[WORK TO COMPLETE]:
In the heart health text, reproduce word for word the part that opens with the words containing "5.    Lose Weight" and closes with "apnea (obstructed breathing).".

Covenant Health is an innovative, Catholic regional delivery network and a leader in values based, not-for-profit health and elder care. We sponsor hospitals, nursing homes, assisted living residences and other health and elder care organizations throughout New England.
LOCATIONS

Heart Month Awareness

Heart disease is the leading cause of death in the United States for both men and women. It is important to understand the facts and how you can live a heart healthy lifestyle. Below are 10 ways to ensure your heart’s in the right place!

10 Ways to Keep your Heart Healthy 

1.    Eat a Low-fat Diet
A heart-healthy diet is low in total fat, saturated fats and trans fats that raise blood cholesterol levels. To cut saturated fat, choose lean cuts of meat and remove skin from poultry before eating. Choose low-fat and fat-free dairy products. To avoid trans fats, check the ingredient list on all commercially processed food products, especially baked goods and crackers, and avoid any that contain partially hydrogenated vegetable oils.
 
2.    Add Fiber
Fiber helps lower blood cholesterol levels and helps you feel full, so you are less likely to overeat. A high-fiber diet contains nutrient-packed foods, such as fruits and vegetables, whole-grain cereals and breads and legumes, such as black beans, lima beans, chickpeas and lentils.

3.    Cut Cholesterol
Cholesterol is found only in animal products, such as meat, poultry, dairy products and eggs. Lean and low-fat foods can still be high in cholesterol. Check Nutrition Facts labels to keep track of the cholesterol in your food and consume no more than 300 mg daily.

4.    Eat Fish
Eat fatty fish such as salmon, mackerel, sardines and albacore tuna at least twice a week. Omega-3 fatty acids, found in fatty fish and in fish oil supplements, can lower blood triglycerides (fats), slow the buildup of plaque in the arteries, lower blood pressure and reduce the risk of sudden death from heart attack, according to the American Heart Association.

5.    Lose Weight
Being overweight increases your risk of developing high blood pressure, high blood triglycerides (fats), low levels of healthful HDL cholesterol and heart disease. Losing weight decreases your risk of these and other health conditions that affect your heart, such as diabetes and sleep apnea (obstructed breathing).

[Collected data entries]
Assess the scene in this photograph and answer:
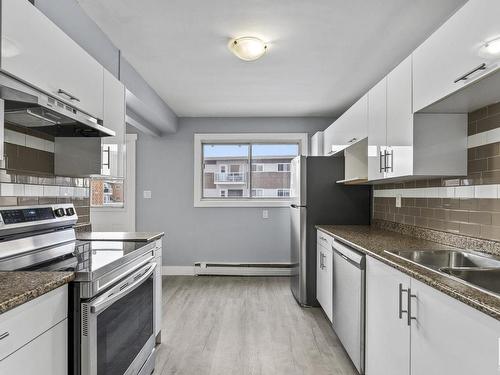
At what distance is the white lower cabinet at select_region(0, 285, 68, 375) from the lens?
1022 millimetres

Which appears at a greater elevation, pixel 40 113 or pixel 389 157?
pixel 40 113

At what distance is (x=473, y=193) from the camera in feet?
6.75

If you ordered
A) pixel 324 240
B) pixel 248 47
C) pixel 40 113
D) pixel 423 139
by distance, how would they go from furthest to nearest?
pixel 324 240, pixel 248 47, pixel 423 139, pixel 40 113

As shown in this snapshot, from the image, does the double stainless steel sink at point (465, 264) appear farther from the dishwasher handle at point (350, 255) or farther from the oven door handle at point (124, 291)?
the oven door handle at point (124, 291)

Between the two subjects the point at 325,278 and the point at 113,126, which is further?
the point at 325,278

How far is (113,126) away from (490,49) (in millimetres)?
2246

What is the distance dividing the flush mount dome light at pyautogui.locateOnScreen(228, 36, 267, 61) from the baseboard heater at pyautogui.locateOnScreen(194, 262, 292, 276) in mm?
3153

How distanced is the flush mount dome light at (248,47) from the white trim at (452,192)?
166 cm

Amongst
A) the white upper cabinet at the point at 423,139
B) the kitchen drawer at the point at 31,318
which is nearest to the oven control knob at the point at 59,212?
the kitchen drawer at the point at 31,318

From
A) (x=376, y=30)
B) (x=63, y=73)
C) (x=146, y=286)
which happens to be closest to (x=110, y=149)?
(x=63, y=73)

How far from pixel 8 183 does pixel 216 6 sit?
1.58 metres

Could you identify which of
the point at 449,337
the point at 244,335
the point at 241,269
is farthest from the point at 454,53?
the point at 241,269

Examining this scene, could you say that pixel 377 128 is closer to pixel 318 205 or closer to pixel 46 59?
pixel 318 205

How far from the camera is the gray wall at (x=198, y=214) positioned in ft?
16.5
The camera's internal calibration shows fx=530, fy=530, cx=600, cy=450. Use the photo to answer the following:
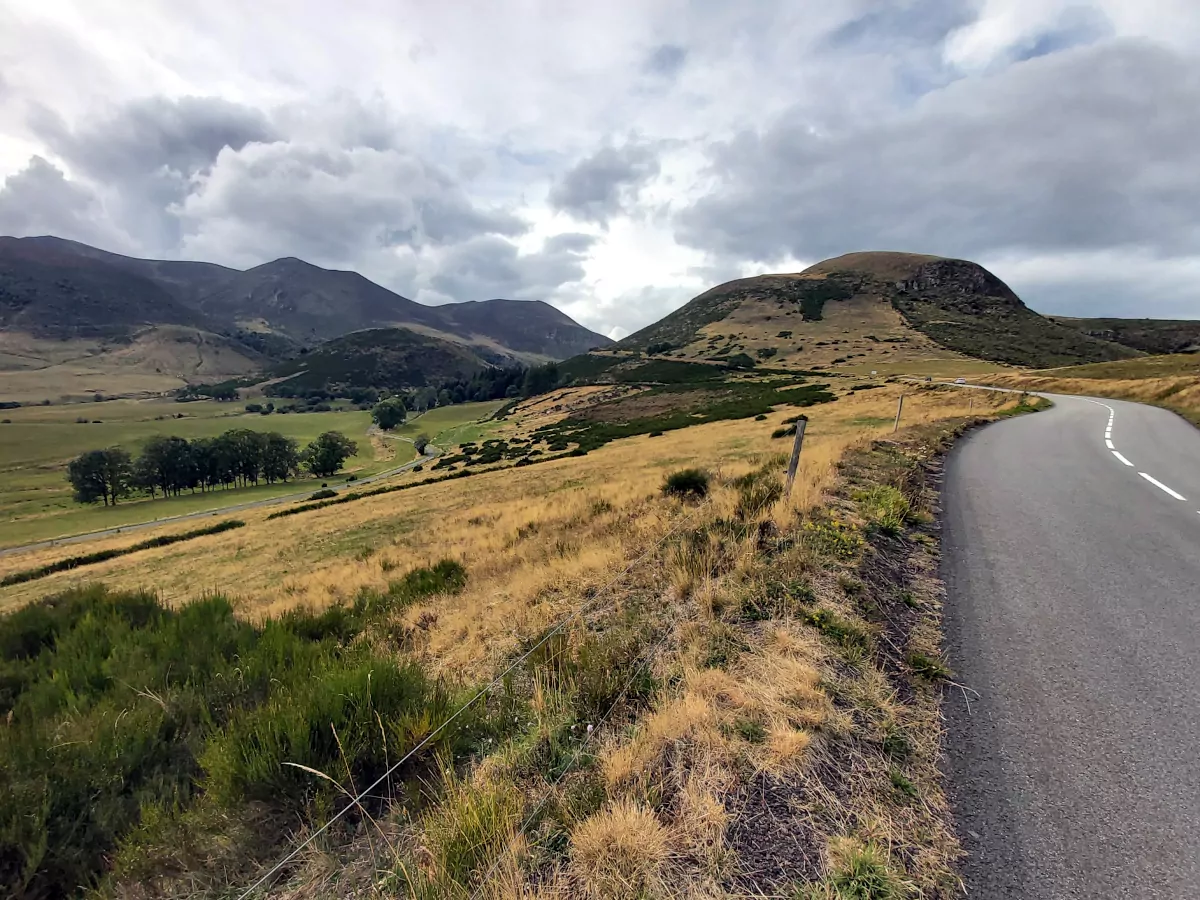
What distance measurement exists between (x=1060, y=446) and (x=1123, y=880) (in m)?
18.5

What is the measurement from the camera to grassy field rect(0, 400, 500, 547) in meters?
72.1

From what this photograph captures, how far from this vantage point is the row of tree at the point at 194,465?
281ft

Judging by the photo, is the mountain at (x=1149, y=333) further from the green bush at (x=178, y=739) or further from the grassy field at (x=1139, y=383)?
the green bush at (x=178, y=739)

[SOLVED PROBLEM]:
5.    Lose Weight
Being overweight increases your risk of developing high blood pressure, high blood triglycerides (fats), low levels of healthful HDL cholesterol and heart disease. Losing weight decreases your risk of these and other health conditions that affect your heart, such as diabetes and sleep apnea (obstructed breathing).